◆ REQUIREMENTS
Copy the part of the listing below that opens with the line containing "As depicted, what" and runs through the end of the listing, keeping every line the same.

[Saved entries]
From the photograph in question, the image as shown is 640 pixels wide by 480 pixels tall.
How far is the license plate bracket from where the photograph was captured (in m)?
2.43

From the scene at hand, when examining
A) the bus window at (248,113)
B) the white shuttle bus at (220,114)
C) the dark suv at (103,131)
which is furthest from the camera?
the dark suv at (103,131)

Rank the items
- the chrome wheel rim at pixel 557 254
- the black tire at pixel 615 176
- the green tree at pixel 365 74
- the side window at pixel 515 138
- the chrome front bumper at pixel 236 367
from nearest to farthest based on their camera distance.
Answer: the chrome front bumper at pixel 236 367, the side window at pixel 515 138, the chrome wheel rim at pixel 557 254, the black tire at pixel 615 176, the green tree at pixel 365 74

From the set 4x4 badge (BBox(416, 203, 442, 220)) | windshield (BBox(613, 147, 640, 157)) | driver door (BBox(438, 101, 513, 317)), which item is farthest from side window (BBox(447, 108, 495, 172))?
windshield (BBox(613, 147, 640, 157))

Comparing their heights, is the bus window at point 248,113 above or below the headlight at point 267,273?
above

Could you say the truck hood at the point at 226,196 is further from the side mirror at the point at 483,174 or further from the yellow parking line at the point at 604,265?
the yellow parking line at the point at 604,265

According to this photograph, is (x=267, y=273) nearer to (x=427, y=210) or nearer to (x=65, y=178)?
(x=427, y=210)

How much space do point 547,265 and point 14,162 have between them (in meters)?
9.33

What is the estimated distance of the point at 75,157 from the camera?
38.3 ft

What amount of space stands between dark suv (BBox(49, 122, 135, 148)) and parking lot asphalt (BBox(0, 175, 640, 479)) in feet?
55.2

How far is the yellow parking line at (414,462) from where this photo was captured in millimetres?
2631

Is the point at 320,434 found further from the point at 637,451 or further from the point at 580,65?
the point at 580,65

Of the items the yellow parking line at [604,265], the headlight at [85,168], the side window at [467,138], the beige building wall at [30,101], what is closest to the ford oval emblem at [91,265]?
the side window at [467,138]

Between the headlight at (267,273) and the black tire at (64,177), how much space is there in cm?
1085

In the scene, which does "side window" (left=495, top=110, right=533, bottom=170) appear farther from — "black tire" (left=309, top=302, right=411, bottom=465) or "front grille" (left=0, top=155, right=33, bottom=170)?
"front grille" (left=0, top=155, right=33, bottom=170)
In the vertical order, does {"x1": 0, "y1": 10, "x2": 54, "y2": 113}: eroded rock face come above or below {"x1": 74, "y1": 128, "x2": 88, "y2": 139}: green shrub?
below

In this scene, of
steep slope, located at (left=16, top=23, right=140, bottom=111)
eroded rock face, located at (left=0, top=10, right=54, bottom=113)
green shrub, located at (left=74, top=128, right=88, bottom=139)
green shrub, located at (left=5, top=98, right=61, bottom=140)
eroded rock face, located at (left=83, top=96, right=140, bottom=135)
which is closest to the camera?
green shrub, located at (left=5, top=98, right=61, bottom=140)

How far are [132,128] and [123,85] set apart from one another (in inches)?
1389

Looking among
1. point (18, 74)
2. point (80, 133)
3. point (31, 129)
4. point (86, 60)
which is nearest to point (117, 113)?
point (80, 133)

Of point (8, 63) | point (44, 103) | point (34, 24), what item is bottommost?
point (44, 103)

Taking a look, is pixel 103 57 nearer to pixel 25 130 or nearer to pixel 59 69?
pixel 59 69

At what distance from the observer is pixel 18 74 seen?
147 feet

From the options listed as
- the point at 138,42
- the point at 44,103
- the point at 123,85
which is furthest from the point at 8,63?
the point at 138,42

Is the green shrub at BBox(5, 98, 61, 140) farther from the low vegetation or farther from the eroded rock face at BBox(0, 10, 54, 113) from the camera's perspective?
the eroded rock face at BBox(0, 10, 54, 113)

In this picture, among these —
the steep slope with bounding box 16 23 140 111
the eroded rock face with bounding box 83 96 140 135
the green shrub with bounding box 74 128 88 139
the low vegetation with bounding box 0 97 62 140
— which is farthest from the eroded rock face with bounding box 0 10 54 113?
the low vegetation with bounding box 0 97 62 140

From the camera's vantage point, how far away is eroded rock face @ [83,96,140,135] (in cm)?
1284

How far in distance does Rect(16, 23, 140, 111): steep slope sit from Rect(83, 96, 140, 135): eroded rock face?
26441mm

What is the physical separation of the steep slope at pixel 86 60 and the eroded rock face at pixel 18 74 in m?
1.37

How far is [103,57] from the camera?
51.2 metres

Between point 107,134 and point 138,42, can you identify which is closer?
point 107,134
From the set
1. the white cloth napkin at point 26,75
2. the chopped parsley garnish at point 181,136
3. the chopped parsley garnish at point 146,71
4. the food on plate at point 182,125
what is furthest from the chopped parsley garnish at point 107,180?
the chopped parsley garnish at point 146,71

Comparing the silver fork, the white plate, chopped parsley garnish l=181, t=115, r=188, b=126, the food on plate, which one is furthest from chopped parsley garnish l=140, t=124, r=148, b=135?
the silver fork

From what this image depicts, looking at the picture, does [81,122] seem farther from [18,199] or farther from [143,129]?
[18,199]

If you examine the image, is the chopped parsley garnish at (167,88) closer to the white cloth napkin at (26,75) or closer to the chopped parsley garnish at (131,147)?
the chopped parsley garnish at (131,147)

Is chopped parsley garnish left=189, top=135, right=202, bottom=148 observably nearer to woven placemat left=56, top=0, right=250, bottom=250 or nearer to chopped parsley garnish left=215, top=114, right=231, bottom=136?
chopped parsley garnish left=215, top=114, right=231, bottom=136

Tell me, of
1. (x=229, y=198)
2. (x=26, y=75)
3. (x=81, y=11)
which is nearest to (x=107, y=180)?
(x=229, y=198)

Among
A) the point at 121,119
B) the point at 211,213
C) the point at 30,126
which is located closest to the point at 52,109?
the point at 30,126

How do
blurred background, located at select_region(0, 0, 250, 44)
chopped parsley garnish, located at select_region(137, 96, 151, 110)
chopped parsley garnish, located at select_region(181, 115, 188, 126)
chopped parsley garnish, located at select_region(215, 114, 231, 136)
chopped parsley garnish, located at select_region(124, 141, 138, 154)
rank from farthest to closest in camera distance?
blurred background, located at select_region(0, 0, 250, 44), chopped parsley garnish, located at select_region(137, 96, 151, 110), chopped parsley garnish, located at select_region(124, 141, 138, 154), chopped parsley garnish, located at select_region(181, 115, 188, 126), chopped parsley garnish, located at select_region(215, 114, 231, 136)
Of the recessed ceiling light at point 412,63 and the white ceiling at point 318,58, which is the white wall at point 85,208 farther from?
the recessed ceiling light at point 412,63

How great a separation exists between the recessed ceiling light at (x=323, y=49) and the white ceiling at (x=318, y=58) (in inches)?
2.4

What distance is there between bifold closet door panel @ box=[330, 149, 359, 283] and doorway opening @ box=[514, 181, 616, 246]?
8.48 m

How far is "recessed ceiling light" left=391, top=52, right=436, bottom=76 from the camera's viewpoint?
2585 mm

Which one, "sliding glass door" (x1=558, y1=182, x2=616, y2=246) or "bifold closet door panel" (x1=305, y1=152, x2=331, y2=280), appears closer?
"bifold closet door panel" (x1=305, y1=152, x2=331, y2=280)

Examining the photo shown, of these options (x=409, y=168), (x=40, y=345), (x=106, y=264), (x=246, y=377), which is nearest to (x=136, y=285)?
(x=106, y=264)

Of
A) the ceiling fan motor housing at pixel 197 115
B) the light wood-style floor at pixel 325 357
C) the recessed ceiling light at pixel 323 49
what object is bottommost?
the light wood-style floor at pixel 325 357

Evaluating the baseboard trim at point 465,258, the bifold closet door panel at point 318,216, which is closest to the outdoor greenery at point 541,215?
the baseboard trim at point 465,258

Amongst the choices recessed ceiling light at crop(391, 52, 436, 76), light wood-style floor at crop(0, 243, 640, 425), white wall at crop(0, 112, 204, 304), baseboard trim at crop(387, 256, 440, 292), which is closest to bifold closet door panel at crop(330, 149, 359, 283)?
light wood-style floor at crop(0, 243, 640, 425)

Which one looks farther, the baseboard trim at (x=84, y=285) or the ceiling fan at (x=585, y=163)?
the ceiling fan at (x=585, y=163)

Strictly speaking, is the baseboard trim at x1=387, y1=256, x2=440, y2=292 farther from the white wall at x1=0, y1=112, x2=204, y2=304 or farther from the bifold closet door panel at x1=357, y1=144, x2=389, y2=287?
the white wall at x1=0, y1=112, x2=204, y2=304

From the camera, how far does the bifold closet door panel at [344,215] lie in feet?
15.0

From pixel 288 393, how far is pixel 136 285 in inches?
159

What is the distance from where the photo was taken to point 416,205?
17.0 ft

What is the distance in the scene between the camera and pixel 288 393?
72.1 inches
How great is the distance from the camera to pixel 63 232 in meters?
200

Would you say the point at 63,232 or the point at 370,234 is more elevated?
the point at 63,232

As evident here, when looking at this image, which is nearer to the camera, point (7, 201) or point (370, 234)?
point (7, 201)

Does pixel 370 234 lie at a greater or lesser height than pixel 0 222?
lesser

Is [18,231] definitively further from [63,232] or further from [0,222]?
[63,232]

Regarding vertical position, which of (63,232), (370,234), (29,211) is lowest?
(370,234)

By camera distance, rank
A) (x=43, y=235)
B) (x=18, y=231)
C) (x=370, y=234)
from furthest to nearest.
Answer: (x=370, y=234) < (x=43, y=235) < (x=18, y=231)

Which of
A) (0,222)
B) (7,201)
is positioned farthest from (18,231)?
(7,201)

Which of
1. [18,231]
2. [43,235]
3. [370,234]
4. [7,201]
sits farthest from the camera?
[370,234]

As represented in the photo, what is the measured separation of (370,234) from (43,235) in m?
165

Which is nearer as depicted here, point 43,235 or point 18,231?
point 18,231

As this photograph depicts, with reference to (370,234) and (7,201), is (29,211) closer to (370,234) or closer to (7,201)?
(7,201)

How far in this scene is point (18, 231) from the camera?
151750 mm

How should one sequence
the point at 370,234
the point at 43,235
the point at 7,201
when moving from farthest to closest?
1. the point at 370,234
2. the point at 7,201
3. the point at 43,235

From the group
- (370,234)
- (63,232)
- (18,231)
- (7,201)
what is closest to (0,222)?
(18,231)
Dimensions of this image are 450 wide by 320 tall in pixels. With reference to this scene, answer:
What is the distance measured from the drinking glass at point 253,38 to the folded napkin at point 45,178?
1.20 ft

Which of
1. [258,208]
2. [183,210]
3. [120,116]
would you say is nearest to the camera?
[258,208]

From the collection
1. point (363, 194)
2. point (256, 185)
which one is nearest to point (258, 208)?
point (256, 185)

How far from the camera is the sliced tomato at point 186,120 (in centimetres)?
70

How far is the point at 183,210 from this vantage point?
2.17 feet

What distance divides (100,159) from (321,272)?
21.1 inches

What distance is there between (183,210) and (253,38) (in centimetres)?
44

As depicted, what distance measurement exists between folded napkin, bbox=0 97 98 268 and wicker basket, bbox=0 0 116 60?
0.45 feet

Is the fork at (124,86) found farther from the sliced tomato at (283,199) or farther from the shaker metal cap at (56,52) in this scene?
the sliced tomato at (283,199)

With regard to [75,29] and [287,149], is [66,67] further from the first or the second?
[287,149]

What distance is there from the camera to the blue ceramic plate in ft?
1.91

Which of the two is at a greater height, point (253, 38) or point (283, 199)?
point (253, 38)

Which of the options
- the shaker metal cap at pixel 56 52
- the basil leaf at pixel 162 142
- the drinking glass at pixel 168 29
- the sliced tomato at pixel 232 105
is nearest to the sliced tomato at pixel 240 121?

◆ WRITTEN RESPONSE
As depicted, what distance measurement exists between folded napkin, bbox=0 97 98 268 and wicker basket, bbox=0 0 116 60?
0.45 feet

Is the fork at (124,86) found farther from the sliced tomato at (283,199) or farther from the shaker metal cap at (56,52) in this scene?
the sliced tomato at (283,199)

With regard to [75,29] and [287,149], is [66,67] further from the first or the second?
[287,149]

What distance is there from the camera to the blue ceramic plate in ft?
1.91

Which of the two is at a greater height, point (253, 38) or point (283, 199)?
point (253, 38)

Which of the options
- the shaker metal cap at pixel 56 52
- the basil leaf at pixel 162 142
- the drinking glass at pixel 168 29
- the sliced tomato at pixel 232 105
is nearest to the sliced tomato at pixel 240 121?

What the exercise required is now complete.